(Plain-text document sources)
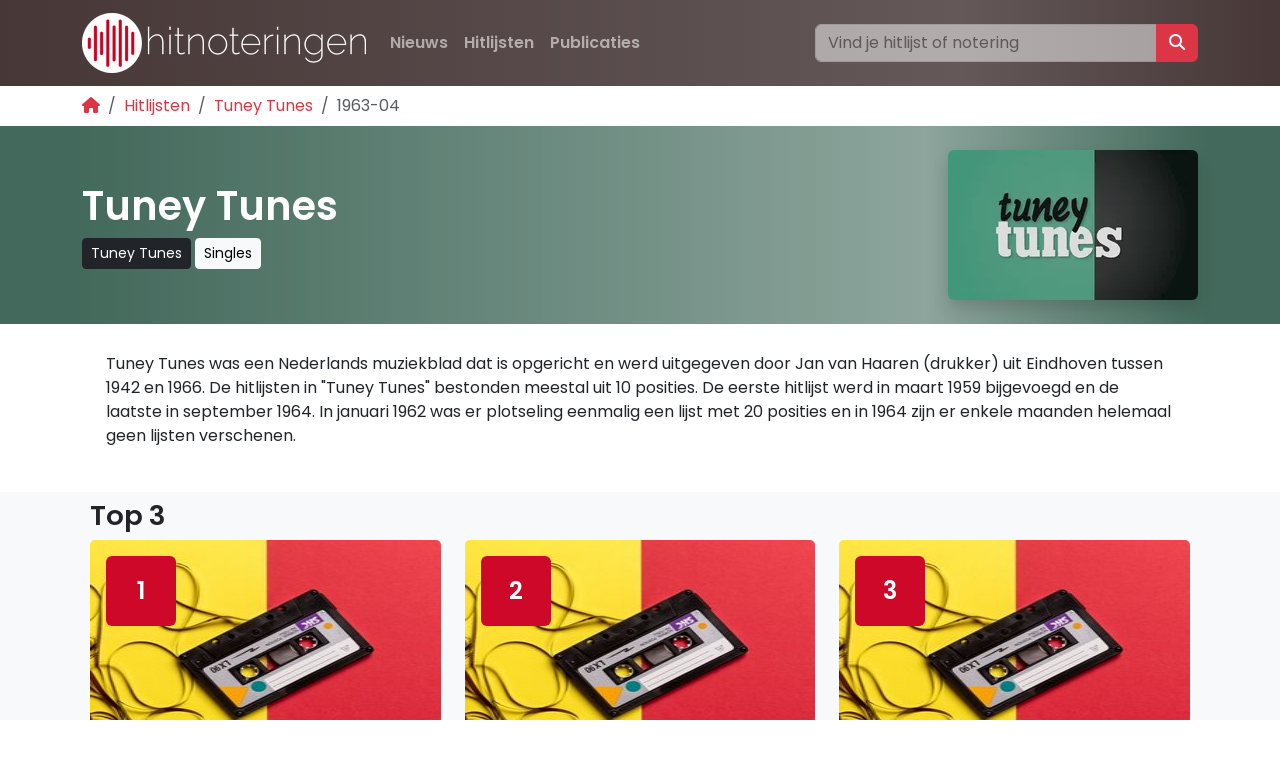

--- FILE ---
content_type: text/html; charset=utf-8
request_url: https://www.google.com/recaptcha/api2/aframe
body_size: 265
content:
<!DOCTYPE HTML><html><head><meta http-equiv="content-type" content="text/html; charset=UTF-8"></head><body><script nonce="D5NUbMyWiasED4c48mTblg">/** Anti-fraud and anti-abuse applications only. See google.com/recaptcha */ try{var clients={'sodar':'https://pagead2.googlesyndication.com/pagead/sodar?'};window.addEventListener("message",function(a){try{if(a.source===window.parent){var b=JSON.parse(a.data);var c=clients[b['id']];if(c){var d=document.createElement('img');d.src=c+b['params']+'&rc='+(localStorage.getItem("rc::a")?sessionStorage.getItem("rc::b"):"");window.document.body.appendChild(d);sessionStorage.setItem("rc::e",parseInt(sessionStorage.getItem("rc::e")||0)+1);localStorage.setItem("rc::h",'1769258164952');}}}catch(b){}});window.parent.postMessage("_grecaptcha_ready", "*");}catch(b){}</script></body></html>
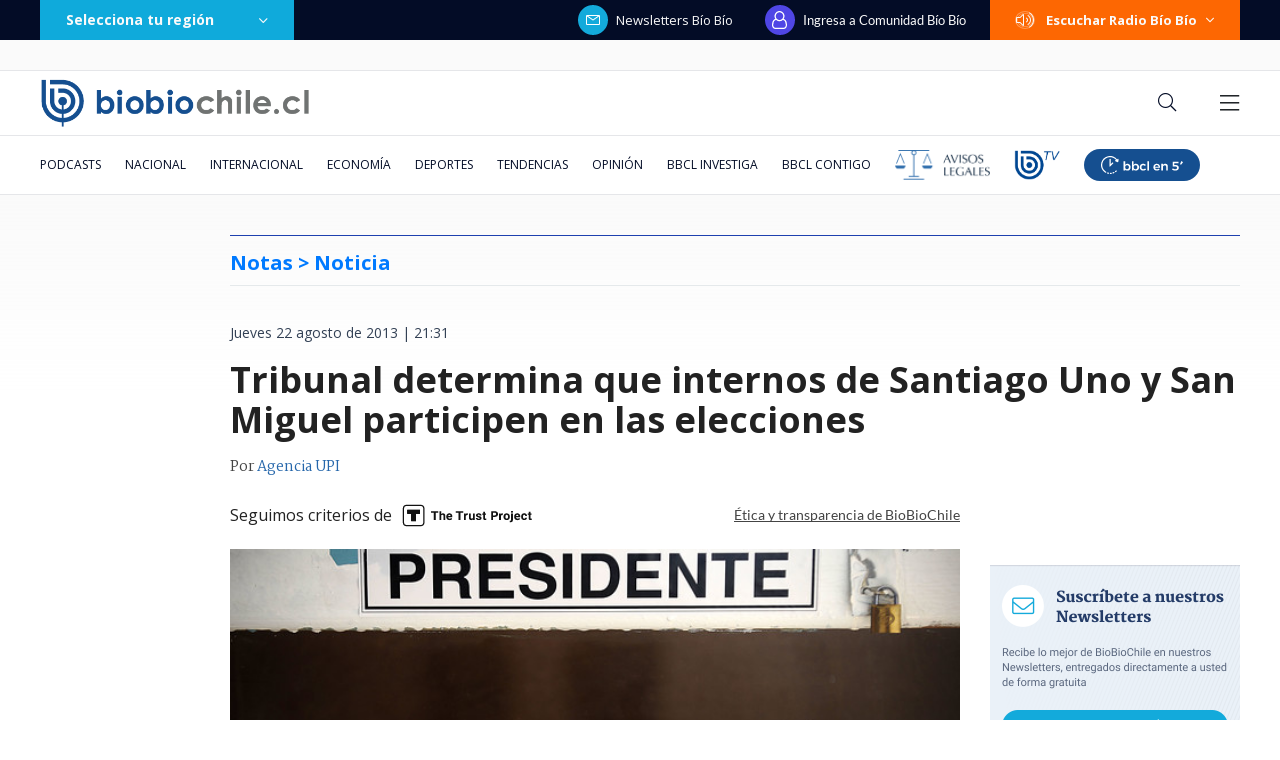

--- FILE ---
content_type: text/html; charset=utf-8
request_url: https://realtime.bbcl.cl/hit/?t=1769171821737&url=https%3A%2F%2Fwww.biobiochile.cl%2Fnoticias%2F2013%2F08%2F22%2Ftribunal-determina-que-internos-de-santiago-uno-y-san-miguel-participen-en-las-elecciones.shtml&property=01G1KMVDSGMWCR31GWZX0VBJBY&referrer=
body_size: -16
content:
01KFNDQ9GSA0CCJ43BSGDM43H4.IvPzNyOdZ9mqpS1tnXmpYVp4SHZ1KJubcmW3IW3KmQo=

--- FILE ---
content_type: text/html; charset=utf-8
request_url: https://www.google.com/recaptcha/api2/aframe
body_size: 269
content:
<!DOCTYPE HTML><html><head><meta http-equiv="content-type" content="text/html; charset=UTF-8"></head><body><script nonce="FB1UUYgWST4X7XT5BNTHDA">/** Anti-fraud and anti-abuse applications only. See google.com/recaptcha */ try{var clients={'sodar':'https://pagead2.googlesyndication.com/pagead/sodar?'};window.addEventListener("message",function(a){try{if(a.source===window.parent){var b=JSON.parse(a.data);var c=clients[b['id']];if(c){var d=document.createElement('img');d.src=c+b['params']+'&rc='+(localStorage.getItem("rc::a")?sessionStorage.getItem("rc::b"):"");window.document.body.appendChild(d);sessionStorage.setItem("rc::e",parseInt(sessionStorage.getItem("rc::e")||0)+1);localStorage.setItem("rc::h",'1769171837467');}}}catch(b){}});window.parent.postMessage("_grecaptcha_ready", "*");}catch(b){}</script></body></html>

--- FILE ---
content_type: application/javascript; charset=utf-8
request_url: https://fundingchoicesmessages.google.com/f/AGSKWxW0Z32iHcn9jv4X08tb_ak74XajQ0-Jd462YpbV_U1o7quRjL-aOTYfWSarRO7I53Ck-nwgmi-8xi5lvl0x0R2obyL51IKULCY5TTA9QOaS2qu_g8haskVmaCTudyMRPR9LeBHuzfR_mS7bh507VEGw0GJwrmYPXcE29Ti433rxUMy-qWYEFZtGBnEY/_/ad_script_/layer.php?bid=/slidetopad._ad_vertical./active-ad-
body_size: -1291
content:
window['01d17d6c-2478-4e1e-9899-ef0b4ef3c244'] = true;

--- FILE ---
content_type: application/javascript
request_url: https://www.biobiochile.cl/static/realtime/realtime-general.js?t=1769171832791&callback=BBCL_Realtime
body_size: 1206
content:
/*2026-01-23 12:36:07*/ BBCL_Realtime([{"id":6708622,"titulo":"Javiera Contador aborda por primera vez su diagn\u00f3stico: \"Tengo c\u00e1ncer y la palabra siempre asusta\"","url":"https:\/\/www.biobiochile.cl\/noticias\/espectaculos-y-tv\/notas-espectaculos-tv\/2026\/01\/22\/javiera-contador-aborda-por-primera-vez-su-diagnostico-tengo-cancer-y-la-palabra-siempre-asusta.shtml","imagen":"2026\/01\/javiera-contador-tengo-cancer-de-tiroides-la-palabra-asusta-.jpg","video_rudo_destacado":"","categoria":"general","en_vivo":false,"visitas":256},{"id":6708657,"titulo":"Detienen a carabinera vinculada a millonario robo a Brinks en Rancagua: ser\u00eda l\u00edder de la banda","url":"https:\/\/www.biobiochile.cl\/noticias\/nacional\/region-de-ohiggins\/2026\/01\/22\/detienen-a-carabinera-vinculada-a-millonario-robo-a-brinks-en-rancagua-seria-lider-de-la-banda.shtml","imagen":"2026\/01\/a-1-cntxt-por-carabinera-detenida-vinculada-a-millonario-robo-a-brinks-en-rancagua.png","video_rudo_destacado":"","categoria":"nacional","en_vivo":false,"visitas":207},{"id":6708831,"titulo":"Una cocina a le\u00f1a en mal estado: la presunta causa del incendio que tiene a un detenido en Concepci\u00f3n","url":"https:\/\/www.biobiochile.cl\/noticias\/nacional\/region-del-bio-bio\/2026\/01\/23\/una-cocina-a-lena-en-mal-estado-la-presunta-causa-del-incendio-que-tiene-a-un-detenido-en-concepcion.shtml","imagen":"2026\/01\/incendio-lirquen-2.png","video_rudo_destacado":"","categoria":"nacional","en_vivo":false,"visitas":207},{"id":6708207,"titulo":"Trump demanda al banco m\u00e1s grande de EEUU, JPMorgan, y su CEO por cerrar sus cuentas \"unilateralmente\"","url":"https:\/\/www.biobiochile.cl\/noticias\/economia\/actualidad-economica\/2026\/01\/22\/trump-demanda-al-banco-mas-grande-de-eeuu-jpmorgan-y-su-ceo-por-excluirlo-de-sus-cuentas-bancarias.shtml","imagen":"2026\/01\/trump-demanda-al-banco-mas-grande-de-eeuu-jpmorgan-y-su-ceo-por-_excluirlo_-de-sus-cuentas-bancarias.jpg","video_rudo_destacado":"","categoria":"nacional","en_vivo":false,"visitas":142},{"id":6708854,"titulo":"Investigadores chilenos desarrollan \u00e1rboles nativos m\u00e1s resistentes para reforestar tras incendios","url":"https:\/\/www.biobiochile.cl\/noticias\/ciencia-y-tecnologia\/ciencia\/2026\/01\/23\/investigadores-chilenos-desarrollan-arboles-nativos-mas-resistentes-para-reforestar-tras-incendios.shtml","imagen":"2026\/01\/arboles.jpg","video_rudo_destacado":"","categoria":"general","en_vivo":false,"visitas":134},{"id":6708808,"titulo":"\"Pens\u00e9 que estaba m\u00e1s preparada\": Diana Bolocco reaparece en redes tras muerte de su madre","url":"https:\/\/www.biobiochile.cl\/noticias\/espectaculos-y-tv\/notas-espectaculos-tv\/2026\/01\/23\/pense-que-estaba-mas-preparada-diana-bolocco-reaparece-en-redes-tras-muerte-de-su-madre.shtml","imagen":"2026\/01\/image-2026-01-23t062509-907.png","video_rudo_destacado":"","categoria":"general","en_vivo":false,"visitas":119},{"id":6707460,"titulo":"Aprueban nueva extensi\u00f3n de vigencia de  licencias de conducir: revisa quienes optan a la pr\u00f3rroga","url":"https:\/\/www.biobiochile.cl\/noticias\/servicios\/toma-nota\/2026\/01\/22\/aprueban-nueva-extension-de-vigencia-de-licencias-de-conducir-revisa-quienes-optan-a-la-prorroga.shtml","imagen":"2026\/01\/licencia-de-conducir.png","video_rudo_destacado":"","categoria":"general","en_vivo":false,"visitas":111},{"id":6708859,"titulo":"Indagan hallazgo de bolsa con aparentes restos de coca\u00edna en ba\u00f1o de la Fiscal\u00eda Centro Norte","url":"https:\/\/www.biobiochile.cl\/noticias\/nacional\/region-metropolitana\/2026\/01\/23\/indagan-hallazgo-de-bolsa-con-aparentes-restos-de-cocaina-en-bano-de-la-fiscalia-centro-norte.shtml","imagen":"2026\/01\/bolsa-fiscalia-cocaina.jpg","video_rudo_destacado":"","categoria":"nacional","en_vivo":false,"visitas":106},{"id":6708582,"titulo":"Gobierno de Trump oficializa salida de Estados Unidos de la Organizaci\u00f3n Mundial de la Salud (OMS)","url":"https:\/\/www.biobiochile.cl\/noticias\/internacional\/eeuu\/2026\/01\/22\/gobierno-de-trump-oficializa-salida-de-estados-unidos-de-la-organizacion-mundial-de-la-salud.shtml","imagen":"2026\/01\/efe-por-trump-y-estados-unidos-salida-oficial-de-la-oms.png","video_rudo_destacado":"","categoria":"nacional","en_vivo":false,"visitas":97},{"id":6705409,"titulo":"Qui\u00e9nes son los ministros del gabinete de Jos\u00e9 Antonio Kast: revisa aqu\u00ed su perfil y trayectoria","url":"https:\/\/www.biobiochile.cl\/noticias\/bbcl-explica\/bbcl-explica-notas\/2026\/01\/20\/quienes-son-los-ministros-del-gabinete-de-jose-antonio-kast-revisa-aqui-su-perfil-y-trayectoria.shtml","imagen":"2026\/01\/a_uno_1714093.jpg","video_rudo_destacado":"","categoria":"general","en_vivo":false,"visitas":96}])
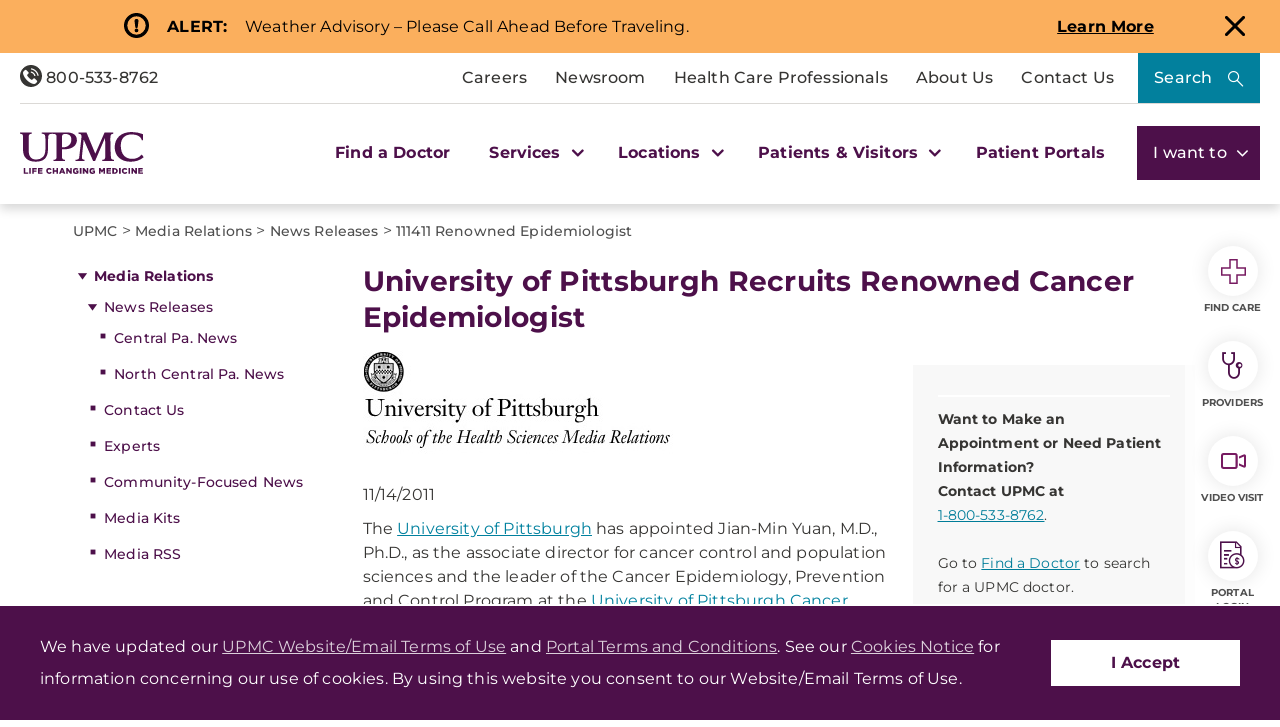

--- FILE ---
content_type: text/html;charset=utf-8
request_url: https://pnapi.invoca.net/2414/na.json
body_size: 114
content:
{"invocaId":"i-5714ad04-f46a-4db0-ffa6-2df024771911","message":"shared params updated"}

--- FILE ---
content_type: text/html;charset=utf-8
request_url: https://pnapi.invoca.net/2414/na.json
body_size: 114
content:
{"invocaId":"i-5714ad04-f46a-4db0-ffa6-2df024771911","message":"shared params updated"}

--- FILE ---
content_type: application/javascript
request_url: https://www.upmc.com/Coveo/Hive/js/CoveoForSitecoreExpressions.min.js
body_size: 1599
content:
(window.webpackJsonpCoveoForSitecore=window.webpackJsonpCoveoForSitecore||[]).push([[5],{20:function(e,t,o){"use strict";var n,i=this&&this.__extends||(n=function(e,t){return(n=Object.setPrototypeOf||{__proto__:[]}instanceof Array&&function(e,t){e.__proto__=t}||function(e,t){for(var o in t)Object.prototype.hasOwnProperty.call(t,o)&&(e[o]=t[o])})(e,t)},function(e,t){if("function"!=typeof t&&null!==t)throw new TypeError("Class extends value "+String(t)+" is not a constructor or null");function o(){this.constructor=e}n(e,t),e.prototype=null===t?Object.create(t):(o.prototype=t.prototype,new o)});Object.defineProperty(t,"__esModule",{value:!0}),t.CoveoForSitecoreExpressions=void 0;var r=o(0),s=o(1),c=o(5),u=t.CoveoForSitecoreExpressions=function(e){function t(o,n,i){var c=e.call(this,o,t.ID,i)||this;return c.element=o,c.options=n,c.bindings=i,c.options=r.ComponentOptions.initComponentOptions(o,t,n),c.bind.onRootElement(s.SitecoreContextEvents.onSitecoreContextInitialization,c.afterComponentsInitialization),c}return i(t,e),t.prototype.afterComponentsInitialization=function(e){var t=this;this.root.dataset.coveoForSitecoreEventRegistered||(this.root.dataset.coveoForSitecoreEventRegistered="true",this.bind.onRootElement(r.QueryEvents.buildingQuery,function(o){t.onBuildingQuery(o,e)}))},t.prototype.onBuildingQuery=function(e,t){var o=this.triggerBuildingSitecoreExternalContent(),n=this.triggerBuildingLocalSitecoreInstanceEvent(o.sources);n.expression.isEmpty()||e.queryBuilder.constantExpression.add(n.expression.build(" OR "))},t.prototype.triggerBuildingSitecoreExternalContent=function(){var e={sources:[]};return this.bind.trigger(this.element,c.SitecoreExpressionEvents.onBuildingSitecoreExternalContent,e),{sources:this.filterUnique(e.sources)}},t.prototype.triggerBuildingLocalSitecoreInstanceEvent=function(e){var t={expression:new r.ExpressionBuilder,externalSources:e,buildingQueryAlreadyProcessed:!1};return this.bind.trigger(this.element,c.SitecoreExpressionEvents.onBuildingLocalSitecoreInstanceExpression,t),t},t.prototype.filterUnique=function(e){return e.filter(function(e,t,o){return o.indexOf(e)===t})},t.ID="ForSitecoreExpressions",t.options={},t}(r.Component);r.Initialization.registerAutoCreateComponent(u)}}]);
//# sourceMappingURL=CoveoForSitecoreExpressions.min.js.map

_What is expected_
How many lines in the entries contain the string "postMessage"? Give the number only.

_Output_
2